Sotheby’s seemed to take advantage of a growing sense of scarcity in the contemporary art market, this week, mixing outright duds with higher quality works and fetching brilliant prices for almost all of them.
Modigliani’s “La belle Romaine” is large. And the larger Modiglianis are rare at auction these days. So it was fought over and won for a whopping $69 million, half again the high estimate.
“Water Lillies” are scarce these days. Monet did a number of “Nymphéas” but the best have found homes and will be out of the market for a long time. So when Sotheby’s dug up a sad, neglected and unfinished “Bassin aux Nymphéas” it went for $24.72 million.

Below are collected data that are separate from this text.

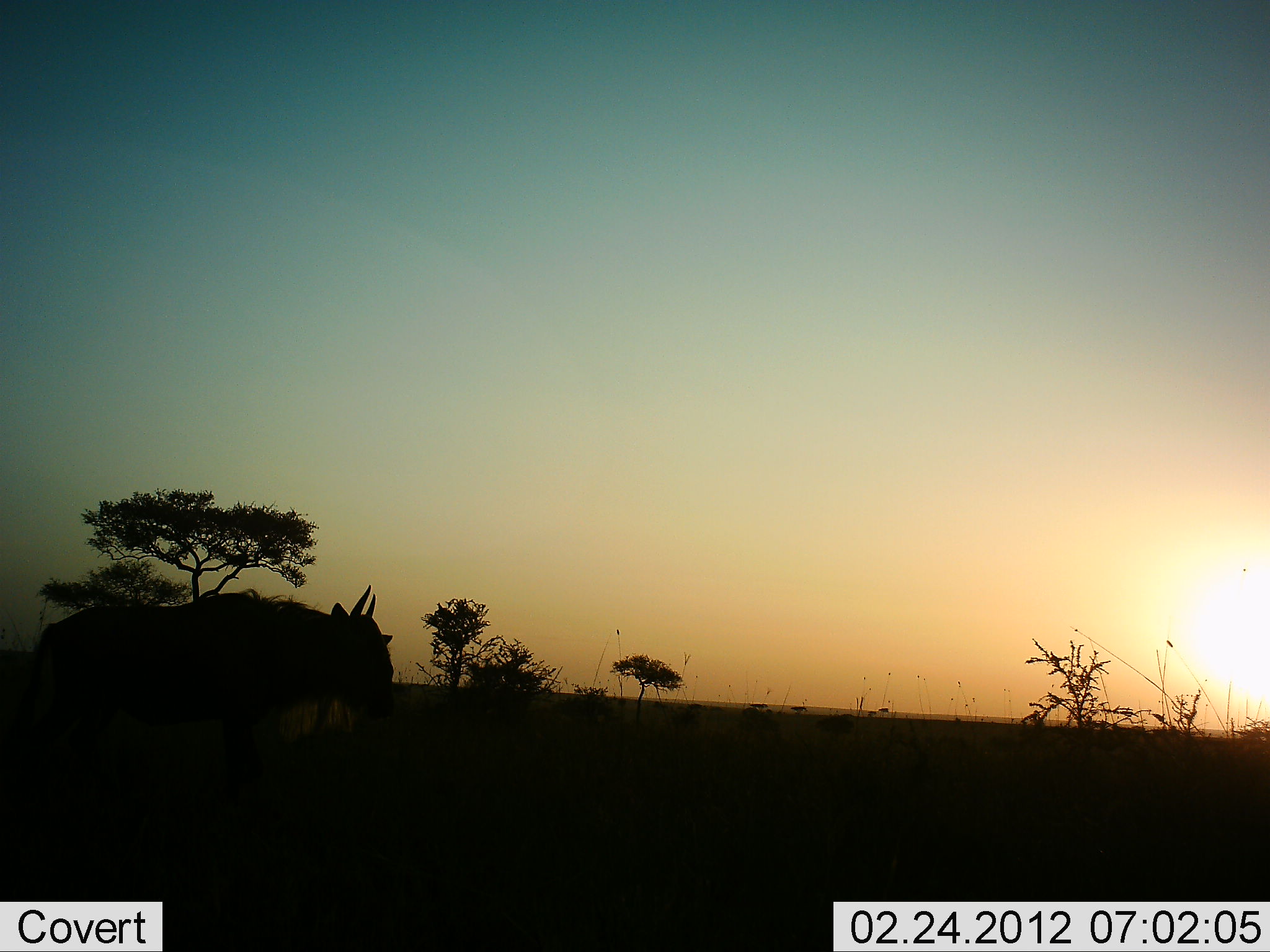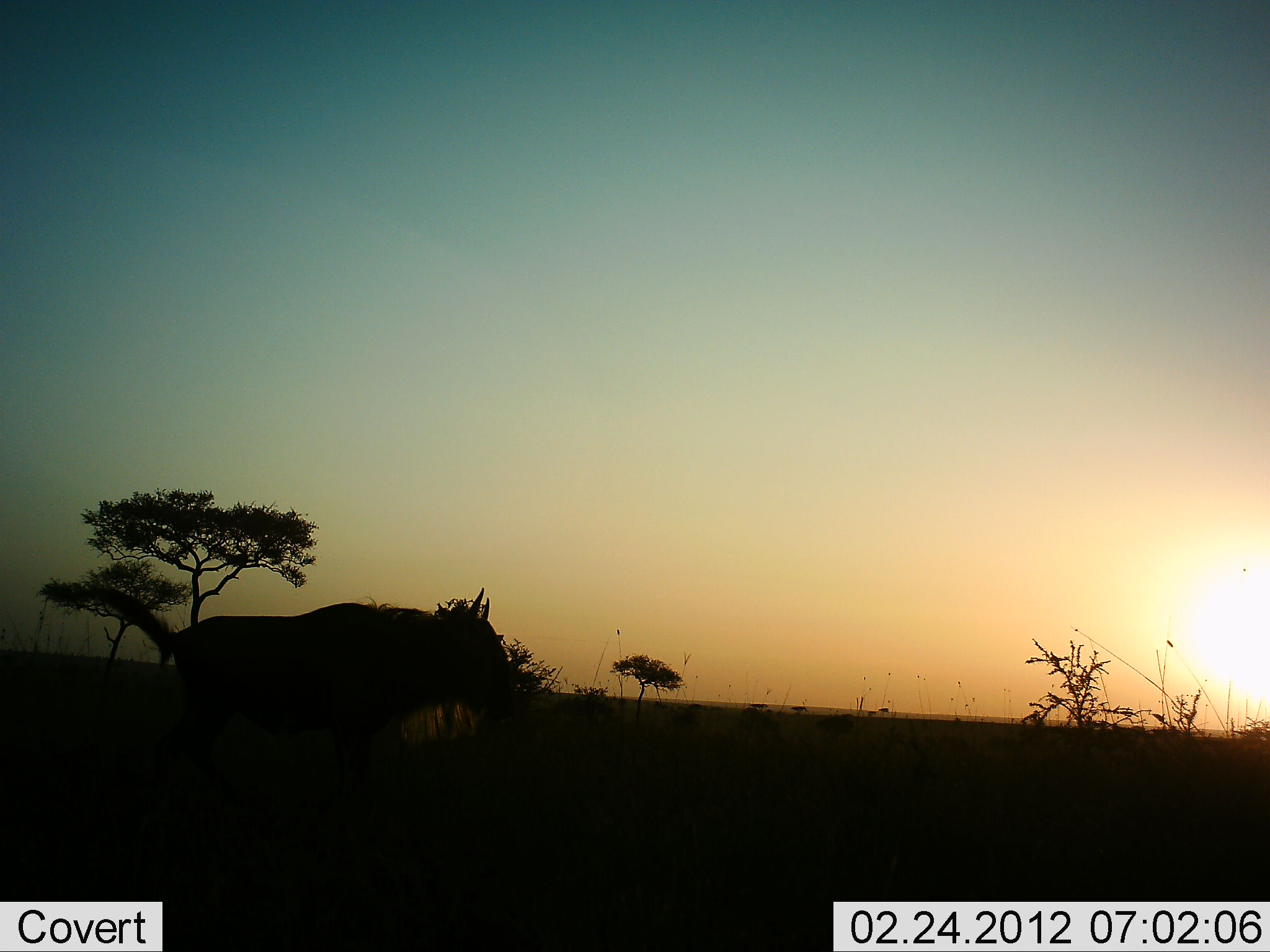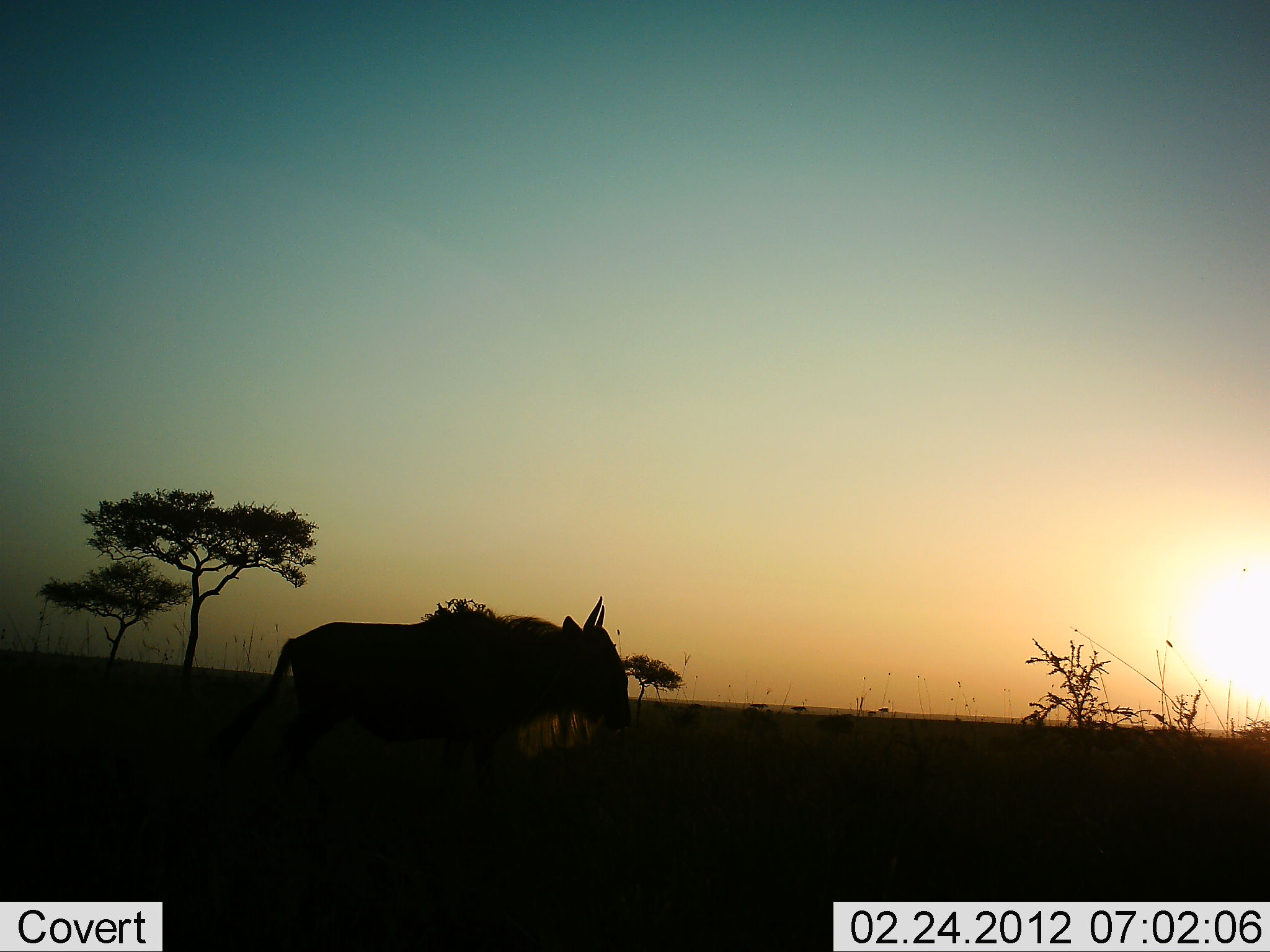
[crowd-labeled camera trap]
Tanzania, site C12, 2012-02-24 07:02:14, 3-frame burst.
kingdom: Animalia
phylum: Chordata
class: Mammalia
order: Artiodactyla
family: Bovidae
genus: Connochaetes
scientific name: Connochaetes taurinus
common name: blue wildebeest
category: wildebeest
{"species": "wildebeest (blue wildebeest) (Connochaetes taurinus)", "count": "1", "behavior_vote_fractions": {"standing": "0%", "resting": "0%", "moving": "100%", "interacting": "0%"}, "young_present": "0%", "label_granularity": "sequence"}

Even Matisse’s “Danseuse dans le fauteuil, sol en damier” which had been only made her way out of Sotheby’s door after selling in 2007 for $21.75 was not looked at askance: the gavel went down just short of the previous selling price, demonstrating the fact that even a fast turn-around can’t make a Matisse look bad right now.

Christie’s also benefited this week from bidders who have become desperate for big names and snippets of art history.
An ersatz Matisse bronze, “Nu de dos, 4 état (Back IV)” cast from a 1930’s Matisse model after his death, and produced as a series of 12 in 1978, went, despite its second-hand lineage, for $48.8 million.